Kedua, Bimtek Peningkatan Kapasitas Badan Permusyawaratan Desa (BPD) oleh Yayasan Lembaga Kebijakan Study Nasional (YLKSN) yang dilaksanakan dalam dua gelombang pada 22–28 Juni 2025 di beberapa hotel mewah kawasan Berastagi: Brastagi Cottage, Grand Garden, Rudang, dan Grand Orri.

Dokumen yang diperoleh IMM menunjukkan setiap peserta desa dikenakan biaya Rp6,5 juta, yang semuanya bersumber dari ADD. Jika ditotal, dana yang tersedot mencapai Rp7,41 miliar. Dana sebesar itu, menurut mahasiswa, seharusnya bisa dipakai untuk program ketahanan pangan, perbaikan infrastruktur kecil, atau pembinaan masyarakat desa.

Menabrak Regulasi

Dalam kajian hukum yang disusun IMM, setidaknya terdapat tiga regulasi yang berpotensi dilanggar:

  1. UU No. 6 Tahun 2014 tentang Desa, khususnya Pasal 24 dan Pasal 26 yang menekankan asas transparansi, akuntabilitas, dan kebermanfaatan dalam pengelolaan keuangan desa.
  2. Permendagri No. 20 Tahun 2018 tentang Pengelolaan Keuangan Desa, yang mengatur prioritas penggunaan dana desa untuk pembangunan dan pemberdayaan masyarakat.
  3. UU No. 31 Tahun 1999 jo. UU No. 20 Tahun 2001 tentang Pemberantasan Tindak Pidana Korupsi, jika terbukti terdapat unsur penyalahgunaan wewenang, kerugian negara, atau praktik kongkalikong.

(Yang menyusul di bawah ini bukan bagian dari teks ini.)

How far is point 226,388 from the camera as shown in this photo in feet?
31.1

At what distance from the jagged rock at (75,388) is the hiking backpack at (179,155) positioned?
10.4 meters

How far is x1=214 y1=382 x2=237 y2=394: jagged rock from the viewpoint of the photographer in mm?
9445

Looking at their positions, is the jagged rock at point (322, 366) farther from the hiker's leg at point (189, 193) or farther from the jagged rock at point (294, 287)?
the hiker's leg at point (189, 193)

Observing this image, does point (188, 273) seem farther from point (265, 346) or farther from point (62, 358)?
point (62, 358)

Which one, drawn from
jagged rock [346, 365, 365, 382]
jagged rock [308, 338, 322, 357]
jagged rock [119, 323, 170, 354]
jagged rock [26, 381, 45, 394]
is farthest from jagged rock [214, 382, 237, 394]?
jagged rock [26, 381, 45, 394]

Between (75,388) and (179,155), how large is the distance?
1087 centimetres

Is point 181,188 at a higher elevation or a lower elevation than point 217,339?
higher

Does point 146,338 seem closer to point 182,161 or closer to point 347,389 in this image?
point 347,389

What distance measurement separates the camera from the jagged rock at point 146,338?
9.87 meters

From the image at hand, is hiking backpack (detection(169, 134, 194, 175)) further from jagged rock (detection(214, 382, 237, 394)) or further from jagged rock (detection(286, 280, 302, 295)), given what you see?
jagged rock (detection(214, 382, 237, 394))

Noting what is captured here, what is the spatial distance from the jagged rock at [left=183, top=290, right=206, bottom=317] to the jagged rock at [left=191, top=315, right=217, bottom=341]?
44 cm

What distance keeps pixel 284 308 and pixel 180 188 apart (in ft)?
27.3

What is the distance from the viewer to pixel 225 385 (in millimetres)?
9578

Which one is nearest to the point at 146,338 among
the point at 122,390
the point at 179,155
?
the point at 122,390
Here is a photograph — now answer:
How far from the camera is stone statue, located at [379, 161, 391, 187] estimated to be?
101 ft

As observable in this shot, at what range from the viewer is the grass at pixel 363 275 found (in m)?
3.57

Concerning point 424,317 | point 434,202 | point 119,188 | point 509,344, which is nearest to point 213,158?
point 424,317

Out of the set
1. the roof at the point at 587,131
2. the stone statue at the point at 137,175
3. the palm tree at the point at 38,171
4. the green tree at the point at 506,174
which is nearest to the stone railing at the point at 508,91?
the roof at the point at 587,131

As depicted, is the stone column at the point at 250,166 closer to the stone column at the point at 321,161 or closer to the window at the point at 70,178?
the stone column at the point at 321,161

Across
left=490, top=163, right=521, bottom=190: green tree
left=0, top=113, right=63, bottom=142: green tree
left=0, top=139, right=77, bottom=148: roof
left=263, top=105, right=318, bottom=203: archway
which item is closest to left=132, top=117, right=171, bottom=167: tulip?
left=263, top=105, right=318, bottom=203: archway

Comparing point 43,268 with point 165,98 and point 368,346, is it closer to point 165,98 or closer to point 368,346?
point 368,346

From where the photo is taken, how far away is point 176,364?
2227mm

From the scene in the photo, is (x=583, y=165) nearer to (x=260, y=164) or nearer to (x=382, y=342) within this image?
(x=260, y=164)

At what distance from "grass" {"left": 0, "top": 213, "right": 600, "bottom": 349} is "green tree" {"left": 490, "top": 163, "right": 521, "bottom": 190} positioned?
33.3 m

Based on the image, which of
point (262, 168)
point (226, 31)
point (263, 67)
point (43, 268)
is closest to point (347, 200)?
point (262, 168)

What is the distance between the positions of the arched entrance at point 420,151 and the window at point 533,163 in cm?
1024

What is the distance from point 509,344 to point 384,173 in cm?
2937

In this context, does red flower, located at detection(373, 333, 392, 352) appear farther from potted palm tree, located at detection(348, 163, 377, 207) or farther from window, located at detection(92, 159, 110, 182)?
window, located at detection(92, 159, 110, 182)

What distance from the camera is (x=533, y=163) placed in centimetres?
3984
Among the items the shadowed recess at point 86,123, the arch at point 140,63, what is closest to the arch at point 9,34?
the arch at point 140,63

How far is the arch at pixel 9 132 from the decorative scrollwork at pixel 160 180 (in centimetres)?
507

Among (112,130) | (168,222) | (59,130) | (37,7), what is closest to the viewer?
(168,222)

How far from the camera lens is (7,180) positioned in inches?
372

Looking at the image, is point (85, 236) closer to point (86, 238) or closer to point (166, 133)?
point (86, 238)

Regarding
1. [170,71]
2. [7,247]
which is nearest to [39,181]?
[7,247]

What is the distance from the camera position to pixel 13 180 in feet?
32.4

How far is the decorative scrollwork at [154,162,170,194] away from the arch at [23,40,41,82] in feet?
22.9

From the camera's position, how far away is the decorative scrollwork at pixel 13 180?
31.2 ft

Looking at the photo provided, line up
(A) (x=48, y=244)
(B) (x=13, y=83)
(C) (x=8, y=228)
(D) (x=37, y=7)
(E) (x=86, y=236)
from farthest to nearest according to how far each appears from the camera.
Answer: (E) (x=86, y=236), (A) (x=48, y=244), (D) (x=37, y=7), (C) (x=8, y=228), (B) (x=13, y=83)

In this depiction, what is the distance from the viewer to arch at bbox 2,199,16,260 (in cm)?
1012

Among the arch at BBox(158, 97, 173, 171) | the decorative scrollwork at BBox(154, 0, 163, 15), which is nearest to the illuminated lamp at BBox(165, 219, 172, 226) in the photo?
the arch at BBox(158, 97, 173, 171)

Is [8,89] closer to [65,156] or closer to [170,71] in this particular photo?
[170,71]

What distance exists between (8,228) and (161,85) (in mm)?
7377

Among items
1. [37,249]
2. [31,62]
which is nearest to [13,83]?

“Ini jelas penyalahgunaan. Kepala desa dipaksa mengirim perangkat desanya untuk ikut pelatihan yang tidak ada kaitannya dengan kebutuhan mendesak masyarakat,” tegas Ahmad Ramadhan, koordinator aksi IMM Deli Serdang.

Aksi protes IMM tak berhenti di level kepala desa. Mereka juga menuding adanya dugaan pembiaran oleh Plt Kepala Dinas Pemberdayaan Masyarakat dan Desa (PMD) Deli Serdang. Bahkan, lembaga penyelenggara, Lempamap dan YLKSN, diduga melakukan kongkalikong dengan sejumlah pihak untuk menggelar Bimtek demi menyedot dana desa.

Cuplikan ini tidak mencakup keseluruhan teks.